Last but certainly not least is to examine the logs of your exit point software. Unless the attacker is an insider, it’s unlikely that someone is going to save a database file directly from IBM i and walk away with the media. So how do you determine what information was read and removed from (or uploaded to) your system? This is where exit point software provides a valuable piece of the puzzle you’re assembling. For each exit point that has a program registered and for which logging is enabled, you can review the transactions that occurred during the timeframe you’re investigating, narrowing down your search using the information previously gathered from the audit journal. Depending on what you’re logging, you should be able to see which files were downloaded or uploaded. The information provided in these logs is invaluable during this type of investigation because it fills in the gaps left by the audit journal. For example, as noted above, most organizations don’t have the reads of objects configured, so an exit program log will show when a file was downloaded, which protocol was used, the profile that authenticated, and the originating IP address. Even if object auditing is enabled, you’d see in the ZR entry that the file was read using ODBC but you wouldn’t have the exact SQL used.

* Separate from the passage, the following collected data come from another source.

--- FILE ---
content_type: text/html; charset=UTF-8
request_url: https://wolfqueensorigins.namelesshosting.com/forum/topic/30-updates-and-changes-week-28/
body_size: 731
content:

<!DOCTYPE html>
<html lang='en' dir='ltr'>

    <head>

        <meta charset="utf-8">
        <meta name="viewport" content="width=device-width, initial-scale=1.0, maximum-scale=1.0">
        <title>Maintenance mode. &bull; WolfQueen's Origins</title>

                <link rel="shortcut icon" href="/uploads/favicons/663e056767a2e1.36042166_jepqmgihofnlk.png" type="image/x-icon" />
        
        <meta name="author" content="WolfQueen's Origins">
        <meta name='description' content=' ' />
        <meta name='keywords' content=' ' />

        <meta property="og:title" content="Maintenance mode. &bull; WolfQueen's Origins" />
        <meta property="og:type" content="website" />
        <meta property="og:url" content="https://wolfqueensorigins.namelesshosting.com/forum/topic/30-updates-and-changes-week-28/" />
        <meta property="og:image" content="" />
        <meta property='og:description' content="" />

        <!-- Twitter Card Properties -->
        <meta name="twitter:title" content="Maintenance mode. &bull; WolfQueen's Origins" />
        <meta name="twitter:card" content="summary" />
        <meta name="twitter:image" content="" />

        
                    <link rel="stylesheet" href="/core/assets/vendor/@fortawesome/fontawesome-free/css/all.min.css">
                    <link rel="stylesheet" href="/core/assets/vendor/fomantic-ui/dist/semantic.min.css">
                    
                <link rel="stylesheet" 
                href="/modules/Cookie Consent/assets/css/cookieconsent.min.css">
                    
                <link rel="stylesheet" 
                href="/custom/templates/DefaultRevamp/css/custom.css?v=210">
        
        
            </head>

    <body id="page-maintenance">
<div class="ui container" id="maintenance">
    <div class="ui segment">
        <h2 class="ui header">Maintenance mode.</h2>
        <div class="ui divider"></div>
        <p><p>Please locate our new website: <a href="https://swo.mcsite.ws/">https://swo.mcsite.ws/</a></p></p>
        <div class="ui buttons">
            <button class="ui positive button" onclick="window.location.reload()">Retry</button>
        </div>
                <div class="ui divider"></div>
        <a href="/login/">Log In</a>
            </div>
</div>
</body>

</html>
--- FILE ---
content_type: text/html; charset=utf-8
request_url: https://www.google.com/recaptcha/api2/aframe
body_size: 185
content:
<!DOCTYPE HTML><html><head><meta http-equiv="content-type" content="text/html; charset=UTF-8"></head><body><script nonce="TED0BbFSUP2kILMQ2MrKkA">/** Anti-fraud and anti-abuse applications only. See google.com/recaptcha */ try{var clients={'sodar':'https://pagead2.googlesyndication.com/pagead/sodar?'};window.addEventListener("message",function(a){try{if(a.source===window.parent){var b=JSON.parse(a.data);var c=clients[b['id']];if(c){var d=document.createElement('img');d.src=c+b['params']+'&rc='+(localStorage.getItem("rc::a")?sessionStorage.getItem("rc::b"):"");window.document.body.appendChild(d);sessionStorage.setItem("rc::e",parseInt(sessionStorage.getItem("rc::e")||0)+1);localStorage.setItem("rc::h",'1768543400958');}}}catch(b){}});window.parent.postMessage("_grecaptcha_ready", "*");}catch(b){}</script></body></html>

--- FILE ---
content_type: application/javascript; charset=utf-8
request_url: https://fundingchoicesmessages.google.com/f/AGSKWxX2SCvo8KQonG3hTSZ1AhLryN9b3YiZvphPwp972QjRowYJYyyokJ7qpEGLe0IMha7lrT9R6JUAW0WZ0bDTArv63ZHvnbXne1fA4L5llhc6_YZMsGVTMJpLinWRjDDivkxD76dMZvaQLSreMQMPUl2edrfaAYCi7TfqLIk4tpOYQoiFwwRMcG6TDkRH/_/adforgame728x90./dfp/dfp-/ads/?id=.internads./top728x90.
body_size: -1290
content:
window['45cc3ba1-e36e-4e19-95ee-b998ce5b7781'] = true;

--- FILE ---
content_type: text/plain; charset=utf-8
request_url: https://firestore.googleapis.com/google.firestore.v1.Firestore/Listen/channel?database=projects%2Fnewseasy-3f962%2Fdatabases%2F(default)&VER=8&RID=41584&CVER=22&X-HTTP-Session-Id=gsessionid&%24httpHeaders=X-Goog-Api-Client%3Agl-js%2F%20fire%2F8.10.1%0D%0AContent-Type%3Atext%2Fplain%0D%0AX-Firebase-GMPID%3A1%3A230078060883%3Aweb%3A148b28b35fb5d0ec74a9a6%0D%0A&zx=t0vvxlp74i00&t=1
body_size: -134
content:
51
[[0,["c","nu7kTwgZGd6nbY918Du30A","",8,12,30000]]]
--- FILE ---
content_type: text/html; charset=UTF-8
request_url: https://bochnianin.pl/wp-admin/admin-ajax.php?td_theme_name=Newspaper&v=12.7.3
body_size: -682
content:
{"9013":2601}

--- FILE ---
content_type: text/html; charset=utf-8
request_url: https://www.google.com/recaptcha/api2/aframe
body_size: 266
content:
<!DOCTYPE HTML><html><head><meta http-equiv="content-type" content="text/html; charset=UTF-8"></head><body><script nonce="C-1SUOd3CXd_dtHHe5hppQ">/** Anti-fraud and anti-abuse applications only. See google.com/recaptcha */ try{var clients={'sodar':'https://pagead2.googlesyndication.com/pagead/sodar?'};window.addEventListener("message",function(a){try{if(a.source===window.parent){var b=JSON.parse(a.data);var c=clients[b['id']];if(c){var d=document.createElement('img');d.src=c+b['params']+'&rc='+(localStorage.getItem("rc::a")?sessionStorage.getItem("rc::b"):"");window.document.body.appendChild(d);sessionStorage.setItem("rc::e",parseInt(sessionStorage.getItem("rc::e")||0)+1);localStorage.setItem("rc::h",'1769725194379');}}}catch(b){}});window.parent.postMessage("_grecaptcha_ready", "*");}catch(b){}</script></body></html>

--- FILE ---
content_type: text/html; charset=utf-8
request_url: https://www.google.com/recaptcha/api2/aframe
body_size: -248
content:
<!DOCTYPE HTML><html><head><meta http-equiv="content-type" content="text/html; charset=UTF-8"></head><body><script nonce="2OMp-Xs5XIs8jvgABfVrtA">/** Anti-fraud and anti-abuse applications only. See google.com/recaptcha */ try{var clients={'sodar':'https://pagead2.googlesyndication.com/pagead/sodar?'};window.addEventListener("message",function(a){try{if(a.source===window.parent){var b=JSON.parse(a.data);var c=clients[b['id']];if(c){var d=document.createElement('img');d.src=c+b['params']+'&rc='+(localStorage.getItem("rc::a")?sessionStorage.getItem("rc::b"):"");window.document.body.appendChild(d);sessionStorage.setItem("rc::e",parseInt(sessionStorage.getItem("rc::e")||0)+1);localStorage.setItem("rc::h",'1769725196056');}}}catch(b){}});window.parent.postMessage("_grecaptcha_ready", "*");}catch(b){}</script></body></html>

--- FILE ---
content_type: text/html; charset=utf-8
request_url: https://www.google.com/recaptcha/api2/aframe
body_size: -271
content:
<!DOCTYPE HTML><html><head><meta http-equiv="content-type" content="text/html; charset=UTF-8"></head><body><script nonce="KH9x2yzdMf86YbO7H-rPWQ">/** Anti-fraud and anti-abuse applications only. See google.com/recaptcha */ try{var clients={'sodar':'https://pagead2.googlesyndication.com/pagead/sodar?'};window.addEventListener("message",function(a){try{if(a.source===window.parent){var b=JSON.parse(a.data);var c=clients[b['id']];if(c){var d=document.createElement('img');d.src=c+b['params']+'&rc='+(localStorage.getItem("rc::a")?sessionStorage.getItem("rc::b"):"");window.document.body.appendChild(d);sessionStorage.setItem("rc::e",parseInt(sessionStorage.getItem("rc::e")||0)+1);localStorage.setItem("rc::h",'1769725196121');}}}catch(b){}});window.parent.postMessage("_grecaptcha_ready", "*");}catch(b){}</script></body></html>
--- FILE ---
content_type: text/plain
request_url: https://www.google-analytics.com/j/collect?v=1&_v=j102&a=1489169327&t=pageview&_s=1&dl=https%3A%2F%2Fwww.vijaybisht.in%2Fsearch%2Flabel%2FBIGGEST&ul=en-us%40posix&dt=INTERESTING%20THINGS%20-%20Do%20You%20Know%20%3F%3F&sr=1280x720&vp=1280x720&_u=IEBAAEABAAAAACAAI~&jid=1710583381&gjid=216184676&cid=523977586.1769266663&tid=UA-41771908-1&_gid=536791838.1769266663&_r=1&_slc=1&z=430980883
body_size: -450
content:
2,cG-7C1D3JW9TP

What Do You Have Available if You Don’t Have Auditing Enabled or Exit Point Software?
The history log (QHST) is available if you have nothing else, but that will only provide successful connections, and depending on the connection type, you may or may not get the IP address. While QHST lists attempts to use an incorrect password, it doesn’t log attempts using an incorrect user name. In other words, you may get a peek into inappropriate activity, but there’s no way to get the full picture by only analyzing the history log.
What If You Find an Active Connection?
If you find a connection to your system that you determine is not appropriate, your first reaction may be to terminate that connection immediately. But is that really the right thing to do? It’s one thing to find past activity; it’s another to discover it’s currently happening. If you find an active connection, your incident response team must make the call as to whether the connection is immediately terminated. They may want to try to determine the origin of the connection and/or work with law enforcement to discover who’s behind the attack. Immediately terminating the connection may ruin that opportunity. You absolutely cannot make this decision by yourself nor should you be making any sort of configuration changes during the investigation that could tip off the intruder or jeopardize evidence preservation. This underscores the need to do “tabletop” exercises that allow you to go through different scenarios of an attack so that the incident response team is aware of the types of actions that are appropriate for each scenario and you know exactly what steps to take should you find an active connection.
Summary
This discussion was not meant to be an exhaustive list of everything that can be examined on IBM i during an investigation. My goals with this article were to get you to start thinking about what information you would have available in your environment should you be called upon to do an investigation and to make sure you’ve got an incident response plan in place that includes IBM i. After reading this article and analyzing your current IBM i configuration, you may decide to enable more auditing, or send audit information to your SIEM, or purchase an exit point solution, simply to have more activity logged even if you don’t want to ever add rules to restrict access. If the configuration of your IBM i is lacking—in other words, you wouldn’t have sufficient information to do an investigation—I encourage you to act now since it’s (obviously) too late once an event occurs!